VERTEIDIGUNG Andere Gelehrte versuchten, Nadav und Avihu in Schutz zu nehmen. Sie verwiesen darauf, dass das sogenannte fremde Feuer viermal erwähnt wurde und es jedes Mal die einzige Erklärung für ihren Tod war. Keine andere Sünde hätten sie sich zuschulden kommen lassen.
Obwohl die jungen Männer ein falsches Mittel gewählt haben, um die göttliche Gegenwart anzusprechen, war ihre Absicht doch ehrwürdig. Ihre Strafe zeigt das Ausmaß der hohen geistigen Kompetenz, die sie erreicht hatten. Und so wurde ihr »unreines Feuer« durch ein »göttliches reines Feuer« geheiligt, das aber zur Folge ihren Tod nach sich zog.
Als weitere Erklärungsmöglichkeit haben die Weisen versucht, Nadav und Avihu weder als besonders schuldig noch als besonders schuldlos zu beschreiben – sondern sie seien beide durch eine bedauerliche Unachtsamkeit ums Leben gekommen.
Und als letzte Betrachtungsmöglichkeit haben die Rabbinen eine Heiligung des Ortes erkannt. So gibt es eine seltene Vorstellung im Judentum, dass durch den Tod eines großen Menschen ein Heiligtum geweiht werden kann: »Durch die, die mir nahe sind, will ich geheiligt werden« (3. Buch Mose 10,3). Mosche kam nach dem tragischen Tod von Nadav und Avihu zu seinem Bruder Aharon und sagte, der Ewige habe ihm am Sinai anvertraut, dass das Heiligtum eines Tages durch einen großen Menschen geheiligt werden würde. Mosche ging davon aus, dass er selbst oder sein Bruder Aharon damit gemeint seien. Doch der Ewige hatte zwei andere dazu auserwählt. Nach diesen Worten habe Aharon sich beruhigt und ein wenig Trost gefunden.
TRAGÖDIE Wir sehen, dass im Judentum eine Tragödie unter verschiedenen Gesichtspunkten betrachtet werden kann. Wichtig ist, dass wir immer versuchen, auch aus einer negativen Erzählung etwas Lehrreiches für uns zu ziehen. Die Kommentatoren beleuchten den Umstand des fragwürdigen Todes, und sie suchen einen Ausweg, damit das Vorgehen Gottes, auch wenn sein Ratschluss unergründlich ist, doch irgendwie verständlich wird.
Wir heutigen Leser profitieren von solchen Überlegungen.
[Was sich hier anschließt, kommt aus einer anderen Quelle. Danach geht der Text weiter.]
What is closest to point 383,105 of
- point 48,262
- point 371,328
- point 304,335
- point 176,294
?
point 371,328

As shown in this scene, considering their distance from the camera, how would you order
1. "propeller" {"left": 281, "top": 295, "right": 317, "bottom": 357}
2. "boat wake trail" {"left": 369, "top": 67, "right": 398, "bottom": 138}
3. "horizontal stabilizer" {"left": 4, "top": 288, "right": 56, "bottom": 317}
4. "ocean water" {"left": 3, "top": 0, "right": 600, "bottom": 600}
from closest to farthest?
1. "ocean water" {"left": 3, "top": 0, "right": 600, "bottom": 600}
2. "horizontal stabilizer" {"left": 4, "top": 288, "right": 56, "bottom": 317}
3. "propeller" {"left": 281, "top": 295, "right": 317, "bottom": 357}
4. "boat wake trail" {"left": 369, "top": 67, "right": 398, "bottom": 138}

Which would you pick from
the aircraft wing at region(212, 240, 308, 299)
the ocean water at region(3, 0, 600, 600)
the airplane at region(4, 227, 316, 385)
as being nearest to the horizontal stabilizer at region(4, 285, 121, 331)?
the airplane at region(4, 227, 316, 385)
Vielleicht ist dies der Trost, den wir brauchen, der uns durch die Jahrhunderte und Jahrtausende unserer manchmal nicht ganz so einfachen Geschichte begleitet hat.
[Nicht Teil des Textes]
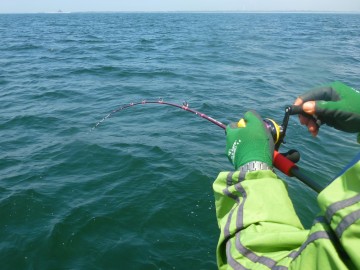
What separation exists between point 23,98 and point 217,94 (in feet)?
22.9

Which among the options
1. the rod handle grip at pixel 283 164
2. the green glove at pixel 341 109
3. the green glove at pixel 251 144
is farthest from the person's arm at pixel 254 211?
the green glove at pixel 341 109

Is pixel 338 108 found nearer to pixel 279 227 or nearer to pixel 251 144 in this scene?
pixel 251 144

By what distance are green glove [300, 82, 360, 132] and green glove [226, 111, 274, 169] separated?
359mm

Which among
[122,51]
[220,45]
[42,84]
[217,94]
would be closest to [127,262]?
[217,94]

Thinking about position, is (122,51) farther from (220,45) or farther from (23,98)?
(23,98)

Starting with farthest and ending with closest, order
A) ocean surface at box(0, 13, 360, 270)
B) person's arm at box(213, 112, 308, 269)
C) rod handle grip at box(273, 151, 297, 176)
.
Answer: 1. ocean surface at box(0, 13, 360, 270)
2. rod handle grip at box(273, 151, 297, 176)
3. person's arm at box(213, 112, 308, 269)

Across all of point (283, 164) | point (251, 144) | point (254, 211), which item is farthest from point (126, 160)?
point (254, 211)

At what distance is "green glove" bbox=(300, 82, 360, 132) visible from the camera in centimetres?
177

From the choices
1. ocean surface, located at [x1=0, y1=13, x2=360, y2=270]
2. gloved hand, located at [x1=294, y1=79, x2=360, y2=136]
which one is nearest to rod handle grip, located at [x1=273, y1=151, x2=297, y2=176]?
gloved hand, located at [x1=294, y1=79, x2=360, y2=136]

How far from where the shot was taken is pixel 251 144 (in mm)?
2004

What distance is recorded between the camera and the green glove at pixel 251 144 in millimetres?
1943

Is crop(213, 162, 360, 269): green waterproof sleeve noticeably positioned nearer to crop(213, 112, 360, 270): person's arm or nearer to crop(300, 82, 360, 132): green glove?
crop(213, 112, 360, 270): person's arm

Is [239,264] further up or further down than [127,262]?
further up

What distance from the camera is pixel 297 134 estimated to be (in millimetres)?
8203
Der Autor ist Rabbiner der Jüdischen Gemeinde zu Berlin und Mitglied der Allgemeinen Rabbinerkonferenz (ARK).
inhalt
Der Wochenabschnitt Schemini schildert zunächst die Amtseinführung Aharons und seiner Söhne als Priester sowie ihr erstes Opfer. Dann folgt die Vorschrift, dass die Priester, die den Dienst verrichten, weder Wein noch andere berauschende Getränke trinken dürfen. Der Abschnitt listet auf, welche Tiere koscher sind und welche nicht, und er erklärt, wie mit der Verunreinigung durch tote Tiere umzugehen ist.